Page MenuHomePhabricator

Make CDN resource population more robust in the Phacility cluster
Closed, ResolvedPublic

Description

Although we're probably in OK shape, our CDN implementation suffers from the various races that Facebook suffered in 2007. In particular, this is possible:

  • We push one web machine.
  • User hits it, makes a request to the CDN for an updated resource: /res/abcdef/stuff.js.
  • This hits an unpushed web machine, and gets the old resource.
  • Cache is poisoned.

For now, we can work around this by (a) stopping the world for updates and (b) updating the whole web tier before the admin tier.

In the nearish term, we can push resources into the content instances's database cache before updating web machines, which should get us enough runway for a while.

Event Timeline

epriestley raised the priority of this task from to Low.
epriestley updated the task description. (Show Details)
epriestley added a project: Phacility.
epriestley updated the task description. (Show Details)
epriestley added a subscriber: epriestley.

After T7172, there is no longer cache cross-contamination between the admin tier and the web tier, so we no longer need to follow rule (b) to deploy safely.

We do still need to stop the world, but we'll do that for some time anyway.

When Phabricator is in a production configuration, we should start checking hashes and 404'ing requests with bad hashes to improve robustness.
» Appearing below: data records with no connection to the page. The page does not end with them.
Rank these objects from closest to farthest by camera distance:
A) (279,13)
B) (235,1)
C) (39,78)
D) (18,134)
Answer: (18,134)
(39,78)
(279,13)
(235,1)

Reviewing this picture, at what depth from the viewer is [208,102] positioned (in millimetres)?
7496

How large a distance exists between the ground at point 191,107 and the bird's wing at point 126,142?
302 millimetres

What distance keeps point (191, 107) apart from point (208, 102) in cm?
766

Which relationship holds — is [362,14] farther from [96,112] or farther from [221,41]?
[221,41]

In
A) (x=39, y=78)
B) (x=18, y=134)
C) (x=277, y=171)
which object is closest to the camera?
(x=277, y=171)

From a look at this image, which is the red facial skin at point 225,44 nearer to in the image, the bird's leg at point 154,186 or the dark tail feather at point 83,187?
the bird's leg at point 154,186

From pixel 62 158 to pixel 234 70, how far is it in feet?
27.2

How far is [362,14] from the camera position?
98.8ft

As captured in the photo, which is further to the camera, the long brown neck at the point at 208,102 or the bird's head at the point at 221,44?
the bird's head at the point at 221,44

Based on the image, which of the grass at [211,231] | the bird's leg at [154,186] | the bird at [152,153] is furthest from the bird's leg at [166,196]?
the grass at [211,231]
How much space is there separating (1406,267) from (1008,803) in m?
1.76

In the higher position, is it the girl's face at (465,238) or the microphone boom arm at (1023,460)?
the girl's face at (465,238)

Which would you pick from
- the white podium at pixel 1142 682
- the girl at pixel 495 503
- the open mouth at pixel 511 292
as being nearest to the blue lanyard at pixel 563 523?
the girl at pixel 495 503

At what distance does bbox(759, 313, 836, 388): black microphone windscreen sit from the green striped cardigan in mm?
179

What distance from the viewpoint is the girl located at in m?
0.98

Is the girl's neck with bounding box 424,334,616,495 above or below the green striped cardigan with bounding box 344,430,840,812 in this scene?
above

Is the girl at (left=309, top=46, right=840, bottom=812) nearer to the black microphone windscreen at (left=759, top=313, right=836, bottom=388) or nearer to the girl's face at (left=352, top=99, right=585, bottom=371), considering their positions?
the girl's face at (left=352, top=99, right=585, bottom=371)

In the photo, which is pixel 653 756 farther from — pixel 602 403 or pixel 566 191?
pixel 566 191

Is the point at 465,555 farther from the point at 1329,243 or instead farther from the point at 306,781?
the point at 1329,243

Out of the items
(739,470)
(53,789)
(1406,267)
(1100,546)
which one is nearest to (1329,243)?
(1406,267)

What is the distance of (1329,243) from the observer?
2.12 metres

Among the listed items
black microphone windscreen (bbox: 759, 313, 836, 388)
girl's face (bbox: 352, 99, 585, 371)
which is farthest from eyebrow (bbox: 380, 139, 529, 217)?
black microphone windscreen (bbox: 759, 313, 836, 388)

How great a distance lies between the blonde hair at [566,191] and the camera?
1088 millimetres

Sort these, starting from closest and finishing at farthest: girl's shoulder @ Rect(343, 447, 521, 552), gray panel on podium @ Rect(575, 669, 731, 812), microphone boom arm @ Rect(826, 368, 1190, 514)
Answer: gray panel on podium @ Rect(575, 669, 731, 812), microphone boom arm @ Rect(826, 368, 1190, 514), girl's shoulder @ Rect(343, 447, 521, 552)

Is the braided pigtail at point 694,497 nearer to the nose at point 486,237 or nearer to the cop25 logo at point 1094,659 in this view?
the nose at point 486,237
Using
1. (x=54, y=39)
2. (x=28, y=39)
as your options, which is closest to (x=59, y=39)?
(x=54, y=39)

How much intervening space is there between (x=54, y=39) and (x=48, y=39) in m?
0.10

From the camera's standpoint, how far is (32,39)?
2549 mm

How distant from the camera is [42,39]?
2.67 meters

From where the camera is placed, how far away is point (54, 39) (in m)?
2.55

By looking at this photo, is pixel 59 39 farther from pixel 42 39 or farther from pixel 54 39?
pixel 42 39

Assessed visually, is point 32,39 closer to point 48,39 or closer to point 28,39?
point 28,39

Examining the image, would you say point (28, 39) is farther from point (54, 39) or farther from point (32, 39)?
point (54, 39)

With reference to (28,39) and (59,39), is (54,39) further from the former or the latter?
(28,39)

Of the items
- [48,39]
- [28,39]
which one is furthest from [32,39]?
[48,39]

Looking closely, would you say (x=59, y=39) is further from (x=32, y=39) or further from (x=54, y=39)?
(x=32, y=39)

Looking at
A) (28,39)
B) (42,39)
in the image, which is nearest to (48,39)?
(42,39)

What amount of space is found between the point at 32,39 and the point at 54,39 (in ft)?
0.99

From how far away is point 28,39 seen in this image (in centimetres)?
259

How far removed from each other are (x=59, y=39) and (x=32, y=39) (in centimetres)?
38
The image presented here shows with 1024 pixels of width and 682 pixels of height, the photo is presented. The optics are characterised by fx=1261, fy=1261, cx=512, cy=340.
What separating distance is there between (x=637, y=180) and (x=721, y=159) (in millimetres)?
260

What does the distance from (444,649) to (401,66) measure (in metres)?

There's no real reason why we don't do this now, except that Akamai was aggressive about caching 404's at Facebook in 2007.

epriestley claimed this task.

I think this was effectively resolved by D15775, which improved behavior for multiple cluster frontends.

We'll now serve a best-effort resource, but prevent it from being cached if we weren't able to serve it exactly. I think this is the best we can hope for without doing a full separate static resource server like we had at Facebook.